A look on upcoming Firefox 57 Beta | a small or big bang?

An entirely new Firefox – why reinvent the wheel again?
Why ? Performance, new clean codebase, better support for new technologies, other philosophy, …

Not the City in Austria – the programming language

Shortcuts:
Performance
Download & Installation

The programming language Rust (Mozilla Rust) comes with some solutions to some issues in the coder’s world.
That makes it especially for programmers more efficient to write code for the feature and not worrying about for example thread issues and more.
But that doesn’t mean that Rust is easy to learn and to use, as always it must be learned and understand.

The Mozilla Quantum project contains all the new implementations written in Rust for Firefox.

  • Stylo(Quantum CSS) was the first project that reached the stable state and is also used in the current Firefox 55 release. With that, they integrated some new ideas how to parse CSS and more. The technique behind it can be found here.
  • WebRender(Quantum Render) contains an optimized GPU rendering.
  • Mozilla is developing more like this, so look around at Mozilla…

Since Servo-Engine is not under the Quantum project, all the features from it are not only aiming on the Gecko-Engine. They fit nicely in with the Servo-Engine.
This engine is also written in Rust and targets better parallelism, security, and more.

So let’s have a look on some benchmarks and other stuff:

Performance

Using Firefox 57 (B4/AMD64/Linux) feels quite faster and smoother compared to FF55. We tried to do some quantification with 3 different Brower benchmarks. All benchmarks were done on the same machine running on Kubuntu 16.0.4 (Kernel 4.10).
══════
Pick up the Firefox 57 Beta article above after its last sentence and continue it from there.
══════
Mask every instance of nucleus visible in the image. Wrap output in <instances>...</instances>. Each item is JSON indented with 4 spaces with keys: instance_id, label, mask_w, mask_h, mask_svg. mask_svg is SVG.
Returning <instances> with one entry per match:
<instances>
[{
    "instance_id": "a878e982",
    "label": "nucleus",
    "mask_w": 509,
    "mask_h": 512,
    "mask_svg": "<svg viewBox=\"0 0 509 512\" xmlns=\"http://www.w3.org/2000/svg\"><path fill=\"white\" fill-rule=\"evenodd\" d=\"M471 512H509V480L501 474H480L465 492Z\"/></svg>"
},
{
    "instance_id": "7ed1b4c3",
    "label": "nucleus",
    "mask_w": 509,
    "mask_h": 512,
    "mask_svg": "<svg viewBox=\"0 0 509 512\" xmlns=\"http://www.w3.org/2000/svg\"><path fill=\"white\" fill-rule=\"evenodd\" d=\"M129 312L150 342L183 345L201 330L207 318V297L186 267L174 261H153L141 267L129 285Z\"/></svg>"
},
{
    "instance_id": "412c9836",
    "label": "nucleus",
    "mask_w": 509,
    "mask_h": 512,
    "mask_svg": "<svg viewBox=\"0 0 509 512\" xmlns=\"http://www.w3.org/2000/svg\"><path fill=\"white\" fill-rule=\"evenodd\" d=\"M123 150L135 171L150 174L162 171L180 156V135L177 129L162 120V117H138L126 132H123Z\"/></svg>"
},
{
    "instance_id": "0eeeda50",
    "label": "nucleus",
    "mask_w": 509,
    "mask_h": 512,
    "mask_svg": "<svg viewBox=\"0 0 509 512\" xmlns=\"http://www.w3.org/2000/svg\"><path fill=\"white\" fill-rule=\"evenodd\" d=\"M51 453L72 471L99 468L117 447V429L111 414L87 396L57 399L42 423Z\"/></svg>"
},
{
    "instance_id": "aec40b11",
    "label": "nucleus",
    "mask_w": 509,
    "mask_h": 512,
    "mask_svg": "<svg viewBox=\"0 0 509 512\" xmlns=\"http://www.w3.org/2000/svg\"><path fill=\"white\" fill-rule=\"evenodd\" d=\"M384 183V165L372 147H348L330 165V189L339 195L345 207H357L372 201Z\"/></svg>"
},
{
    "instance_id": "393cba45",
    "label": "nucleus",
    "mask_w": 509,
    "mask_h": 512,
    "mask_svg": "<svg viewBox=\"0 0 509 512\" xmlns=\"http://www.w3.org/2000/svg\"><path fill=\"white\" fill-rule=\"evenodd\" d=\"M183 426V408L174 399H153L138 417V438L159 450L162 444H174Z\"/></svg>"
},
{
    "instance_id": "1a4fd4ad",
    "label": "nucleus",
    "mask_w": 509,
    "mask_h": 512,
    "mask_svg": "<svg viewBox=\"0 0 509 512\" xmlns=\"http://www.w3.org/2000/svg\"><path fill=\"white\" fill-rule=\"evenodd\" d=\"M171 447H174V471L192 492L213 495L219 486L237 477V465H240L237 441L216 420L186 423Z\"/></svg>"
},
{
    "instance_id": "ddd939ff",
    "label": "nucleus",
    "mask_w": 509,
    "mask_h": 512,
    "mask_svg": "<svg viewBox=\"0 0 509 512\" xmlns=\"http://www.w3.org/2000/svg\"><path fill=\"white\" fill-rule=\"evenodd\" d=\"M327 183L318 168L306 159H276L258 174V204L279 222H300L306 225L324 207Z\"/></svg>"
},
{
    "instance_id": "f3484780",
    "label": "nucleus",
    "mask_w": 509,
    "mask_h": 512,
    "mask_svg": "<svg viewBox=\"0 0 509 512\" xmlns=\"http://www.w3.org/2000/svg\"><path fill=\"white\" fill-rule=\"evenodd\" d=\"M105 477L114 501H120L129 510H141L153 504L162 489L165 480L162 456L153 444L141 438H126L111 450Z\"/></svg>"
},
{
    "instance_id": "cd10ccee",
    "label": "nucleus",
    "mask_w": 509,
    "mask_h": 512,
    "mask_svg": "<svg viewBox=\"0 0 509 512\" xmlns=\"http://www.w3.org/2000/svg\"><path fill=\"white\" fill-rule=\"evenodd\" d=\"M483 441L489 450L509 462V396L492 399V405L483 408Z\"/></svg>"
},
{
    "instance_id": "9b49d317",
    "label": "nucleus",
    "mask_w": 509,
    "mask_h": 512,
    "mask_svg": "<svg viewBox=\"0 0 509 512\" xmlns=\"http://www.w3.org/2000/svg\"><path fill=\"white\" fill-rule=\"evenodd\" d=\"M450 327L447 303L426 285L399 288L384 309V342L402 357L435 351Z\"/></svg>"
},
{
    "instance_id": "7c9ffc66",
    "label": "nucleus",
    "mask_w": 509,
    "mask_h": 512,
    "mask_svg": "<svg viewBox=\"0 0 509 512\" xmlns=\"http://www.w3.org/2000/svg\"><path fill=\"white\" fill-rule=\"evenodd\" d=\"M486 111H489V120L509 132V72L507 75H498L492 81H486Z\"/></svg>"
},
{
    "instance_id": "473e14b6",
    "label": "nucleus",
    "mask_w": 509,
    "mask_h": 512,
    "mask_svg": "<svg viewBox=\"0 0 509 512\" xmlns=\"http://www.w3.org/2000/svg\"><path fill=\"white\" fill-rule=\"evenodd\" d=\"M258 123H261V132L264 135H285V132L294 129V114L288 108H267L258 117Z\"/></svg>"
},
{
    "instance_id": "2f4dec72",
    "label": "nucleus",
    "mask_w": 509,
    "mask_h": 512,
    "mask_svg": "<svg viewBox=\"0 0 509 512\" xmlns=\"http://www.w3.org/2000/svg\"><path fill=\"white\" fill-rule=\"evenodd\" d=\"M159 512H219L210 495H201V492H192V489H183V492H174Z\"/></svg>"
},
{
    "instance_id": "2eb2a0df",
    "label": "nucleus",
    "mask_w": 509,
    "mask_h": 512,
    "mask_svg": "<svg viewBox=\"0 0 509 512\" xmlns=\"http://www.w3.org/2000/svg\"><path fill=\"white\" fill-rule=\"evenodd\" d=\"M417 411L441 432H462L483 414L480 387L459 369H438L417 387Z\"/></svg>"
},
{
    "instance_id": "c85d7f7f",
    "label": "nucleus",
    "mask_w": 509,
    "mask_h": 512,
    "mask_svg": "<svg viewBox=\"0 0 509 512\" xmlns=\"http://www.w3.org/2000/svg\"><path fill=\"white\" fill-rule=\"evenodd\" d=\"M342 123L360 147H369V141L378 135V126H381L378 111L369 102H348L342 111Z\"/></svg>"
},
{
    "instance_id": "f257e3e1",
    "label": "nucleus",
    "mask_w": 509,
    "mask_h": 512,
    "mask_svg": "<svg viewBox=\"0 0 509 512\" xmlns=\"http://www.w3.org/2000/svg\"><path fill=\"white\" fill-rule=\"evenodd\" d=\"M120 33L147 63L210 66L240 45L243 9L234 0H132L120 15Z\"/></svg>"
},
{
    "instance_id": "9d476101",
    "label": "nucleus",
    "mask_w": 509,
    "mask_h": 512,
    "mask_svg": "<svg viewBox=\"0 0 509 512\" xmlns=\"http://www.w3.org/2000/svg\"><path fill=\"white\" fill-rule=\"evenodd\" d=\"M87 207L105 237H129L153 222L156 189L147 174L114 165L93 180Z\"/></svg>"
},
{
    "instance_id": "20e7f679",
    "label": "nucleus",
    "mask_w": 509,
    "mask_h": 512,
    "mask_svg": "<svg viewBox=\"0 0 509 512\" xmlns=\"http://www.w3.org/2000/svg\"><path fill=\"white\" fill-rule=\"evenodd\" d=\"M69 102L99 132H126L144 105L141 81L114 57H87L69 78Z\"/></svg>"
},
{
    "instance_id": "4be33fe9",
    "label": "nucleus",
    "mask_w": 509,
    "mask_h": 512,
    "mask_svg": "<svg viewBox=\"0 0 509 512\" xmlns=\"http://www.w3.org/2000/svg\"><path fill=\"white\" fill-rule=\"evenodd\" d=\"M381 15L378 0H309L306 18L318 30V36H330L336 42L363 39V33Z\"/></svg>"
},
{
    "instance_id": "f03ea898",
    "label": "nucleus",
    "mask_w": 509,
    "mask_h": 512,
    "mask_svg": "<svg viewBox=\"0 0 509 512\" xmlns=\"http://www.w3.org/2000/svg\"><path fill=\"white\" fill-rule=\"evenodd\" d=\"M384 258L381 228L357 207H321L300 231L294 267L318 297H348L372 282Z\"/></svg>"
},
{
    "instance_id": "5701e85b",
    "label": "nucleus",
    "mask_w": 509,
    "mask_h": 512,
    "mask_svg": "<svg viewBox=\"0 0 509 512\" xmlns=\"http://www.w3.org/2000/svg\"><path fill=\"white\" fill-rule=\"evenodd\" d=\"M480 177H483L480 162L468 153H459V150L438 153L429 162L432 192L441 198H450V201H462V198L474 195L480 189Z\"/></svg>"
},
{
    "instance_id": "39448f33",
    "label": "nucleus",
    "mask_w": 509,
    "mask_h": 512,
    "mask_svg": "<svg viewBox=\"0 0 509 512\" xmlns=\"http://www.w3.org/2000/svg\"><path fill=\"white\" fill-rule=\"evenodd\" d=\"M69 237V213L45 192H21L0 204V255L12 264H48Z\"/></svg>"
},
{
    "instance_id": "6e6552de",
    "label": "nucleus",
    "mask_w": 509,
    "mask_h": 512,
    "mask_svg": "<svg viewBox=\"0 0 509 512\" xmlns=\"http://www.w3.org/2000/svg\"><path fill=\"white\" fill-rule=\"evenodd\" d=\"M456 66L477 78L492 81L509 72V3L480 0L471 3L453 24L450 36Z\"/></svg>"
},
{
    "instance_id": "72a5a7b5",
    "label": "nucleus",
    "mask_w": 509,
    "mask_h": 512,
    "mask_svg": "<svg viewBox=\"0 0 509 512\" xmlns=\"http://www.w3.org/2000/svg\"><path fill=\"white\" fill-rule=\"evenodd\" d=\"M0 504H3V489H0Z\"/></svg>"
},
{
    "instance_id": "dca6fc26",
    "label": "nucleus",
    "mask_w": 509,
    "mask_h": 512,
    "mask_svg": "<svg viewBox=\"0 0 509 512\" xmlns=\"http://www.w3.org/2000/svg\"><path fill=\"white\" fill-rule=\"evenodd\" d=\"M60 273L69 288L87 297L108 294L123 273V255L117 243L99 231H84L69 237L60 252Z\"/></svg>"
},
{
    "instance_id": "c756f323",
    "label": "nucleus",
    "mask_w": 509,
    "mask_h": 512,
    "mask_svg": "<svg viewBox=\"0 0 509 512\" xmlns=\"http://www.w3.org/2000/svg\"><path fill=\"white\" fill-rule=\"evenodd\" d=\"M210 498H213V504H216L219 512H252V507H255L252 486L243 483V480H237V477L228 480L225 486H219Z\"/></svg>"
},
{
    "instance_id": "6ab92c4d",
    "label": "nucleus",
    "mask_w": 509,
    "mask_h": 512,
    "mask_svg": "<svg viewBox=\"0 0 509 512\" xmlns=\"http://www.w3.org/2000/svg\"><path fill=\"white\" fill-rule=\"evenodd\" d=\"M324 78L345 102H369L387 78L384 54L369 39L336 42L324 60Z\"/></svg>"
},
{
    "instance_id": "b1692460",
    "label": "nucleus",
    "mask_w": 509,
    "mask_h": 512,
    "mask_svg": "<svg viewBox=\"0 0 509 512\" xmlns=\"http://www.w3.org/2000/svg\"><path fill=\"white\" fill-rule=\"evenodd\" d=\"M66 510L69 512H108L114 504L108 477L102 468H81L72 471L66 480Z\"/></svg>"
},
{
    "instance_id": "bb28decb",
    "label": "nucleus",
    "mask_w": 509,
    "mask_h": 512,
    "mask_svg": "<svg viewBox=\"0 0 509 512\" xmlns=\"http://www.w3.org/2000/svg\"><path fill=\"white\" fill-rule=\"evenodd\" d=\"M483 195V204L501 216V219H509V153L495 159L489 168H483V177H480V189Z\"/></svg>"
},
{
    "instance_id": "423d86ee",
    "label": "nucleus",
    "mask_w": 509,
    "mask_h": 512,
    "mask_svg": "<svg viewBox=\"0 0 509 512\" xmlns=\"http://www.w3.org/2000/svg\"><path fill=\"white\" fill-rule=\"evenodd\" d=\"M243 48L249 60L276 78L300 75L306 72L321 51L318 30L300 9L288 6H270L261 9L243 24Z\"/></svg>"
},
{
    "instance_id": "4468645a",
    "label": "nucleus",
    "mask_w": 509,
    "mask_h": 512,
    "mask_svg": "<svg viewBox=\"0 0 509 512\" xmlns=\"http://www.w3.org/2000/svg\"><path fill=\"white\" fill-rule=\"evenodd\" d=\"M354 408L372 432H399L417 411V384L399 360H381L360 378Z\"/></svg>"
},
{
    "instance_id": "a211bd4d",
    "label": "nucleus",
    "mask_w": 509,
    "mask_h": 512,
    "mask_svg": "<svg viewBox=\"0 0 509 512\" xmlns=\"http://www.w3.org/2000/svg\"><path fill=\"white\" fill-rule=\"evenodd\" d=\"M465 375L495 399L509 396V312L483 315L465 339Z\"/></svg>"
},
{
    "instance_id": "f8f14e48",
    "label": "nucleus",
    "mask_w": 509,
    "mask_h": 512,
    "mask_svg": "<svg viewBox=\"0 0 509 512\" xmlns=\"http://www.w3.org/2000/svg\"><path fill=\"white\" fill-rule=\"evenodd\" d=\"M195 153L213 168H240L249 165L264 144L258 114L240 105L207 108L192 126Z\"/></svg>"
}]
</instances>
══════
The answer:
Basemark Benchmark (more is better)

  • FF 55: 114.29
  • FF 67 B4: 144.79
Firefox 55 Basemark benchmark
Firefox 57B4 Basemark benchmark

Kraken Benchmark (by Mozilla; less is better)

  • FF55: 3511.5ms
  • FF57B4: 3241.7ms

Speedometer (more is better)

  • FF55: 24.2
  • FF57B4: 31.04

New features / UI

With Firefox 57 Mozilla does not only make changes behind the curtains, they also improved  the UI and integrated new features. We like them !

  • “New Tab Startpage”
    • Features Top-sites and Highlights with a lot of nice settings 🙂

  • New options in adress-bar – e.g. why not making a screenshot with your browser
    • The […]-icon features “page actions”
    • “page actions” also provide a nice screenshot tool

  • New preferences menu / UI
    • clearly arranged with 4 main sections
    • All settings belonging to a section on a single page – so no more tabs and easier to find ( and more options)

  • Customize view controls:
Editview of controls
  • Do you want to change the size of the icons and more -> yes
  • Style and color? -> yes – dark, light, black, themes, …
  • Customize toolbar? -> yes – add one and change it
  • Better HiDPI support

The look&feel and it’s controls can be easily changed with a few clicks and mouse moves, like in other browsers.

Netflix on Linux with FF57 Beta4 – Yes 🙂

  • with enabled DRM-Content

Installations:

Android:

Google Play:

Firefox-Beta

ArchLinux/Manjaro:

Installation from the Arch-User-Repository with ‘yaourt’

# install from AUR
yaourt firefox-beta-bin

# start firefox-57-beta
firefox-beta

Generel Linux:

#1: Go to Firefox-HomePage
#2: Download: Firefox-Beta
#3: Unpack the archive
#4: Start 'firefox'-Binary from extracted archive
#5: (optional) include the folder in your
    system path variable

Resume:

  • It’s a huge update – not only behind the curtain. Also new UI and features
  • Low on Bugs – it’s really a Beta (not another Alpha-Version)
  • Very good performance, now the internet providers have to make an effort to feed the beast 😉

So, give it a try !

This article was entirely written with Firefox Beta 57.